Going next over to man, we found him living in clans and
tribes at the very dawn of the stone age; we saw a wide series of
social institutions developed already in the lower savage stage,
in the clan and the tribe; and we found that the earliest tribal
customs and habits gave to mankind the embryo of all the
institutions which made later on the leading aspects of further
progress. Out of the savage tribe grew up the barbarian village
community; and a new, still wider, circle of social customs,
habits, and institutions, numbers of which are still alive among
ourselves, was developed under the principles of common
possession of a given territory and common defence of it, under
the jurisdiction of the village folkmote, and in the federation
of villages belonging, or supposed to belong, to one stem. And
when new requirements induced men to make a new start, they made
it in the city, which represented a double network of territorial
units (village communities), connected with guilds these latter
arising out of the common prosecution of a given art or craft, or
for mutual support and defence.

And finally, in the last two chapters facts were produced to
show that although the growth of the State on the pattern of
Imperial Rome had put a violent end to all medieval institutions
for mutual support, this new aspect of civilization could not
last. The State, based upon loose aggregations of individuals and
undertaking to be their only bond of union, did not answer its
purpose. The mutual-aid tendency finally broke down its iron
rules; it reappeared and reasserted itself in an infinity of
associations which now tend to embrace all aspects of life and to
take possession of all that is required by man for life and for
reproducing the waste occasioned by life.

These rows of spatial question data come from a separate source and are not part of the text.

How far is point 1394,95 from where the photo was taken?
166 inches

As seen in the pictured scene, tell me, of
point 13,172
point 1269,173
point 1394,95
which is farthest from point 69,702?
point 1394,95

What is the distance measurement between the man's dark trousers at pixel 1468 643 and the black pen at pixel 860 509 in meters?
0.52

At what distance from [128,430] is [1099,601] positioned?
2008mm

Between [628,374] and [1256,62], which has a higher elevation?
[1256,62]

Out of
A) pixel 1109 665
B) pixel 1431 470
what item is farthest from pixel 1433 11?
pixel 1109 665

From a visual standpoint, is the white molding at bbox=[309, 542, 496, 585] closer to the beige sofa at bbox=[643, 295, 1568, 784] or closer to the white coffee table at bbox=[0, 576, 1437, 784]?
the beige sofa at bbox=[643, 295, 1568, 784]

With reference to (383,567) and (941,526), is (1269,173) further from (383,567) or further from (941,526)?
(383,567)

It will probably be remarked that mutual aid, even though it
may represent one of the factors of evolution, covers
nevertheless one aspect only of human relations; that by the side
of this current, powerful though it may be, there is, and always
has been, the other current--the self-assertion of the
individual, not only in its efforts to attain personal or caste
superiority, economical, political, and spiritual, but also in
its much more important although less evident function of
breaking through the bonds, always prone to become crystallized,
which the tribe, the village community, the city, and the State
impose upon the individual. In other words, there is the
self-assertion of the individual taken as a progressive element.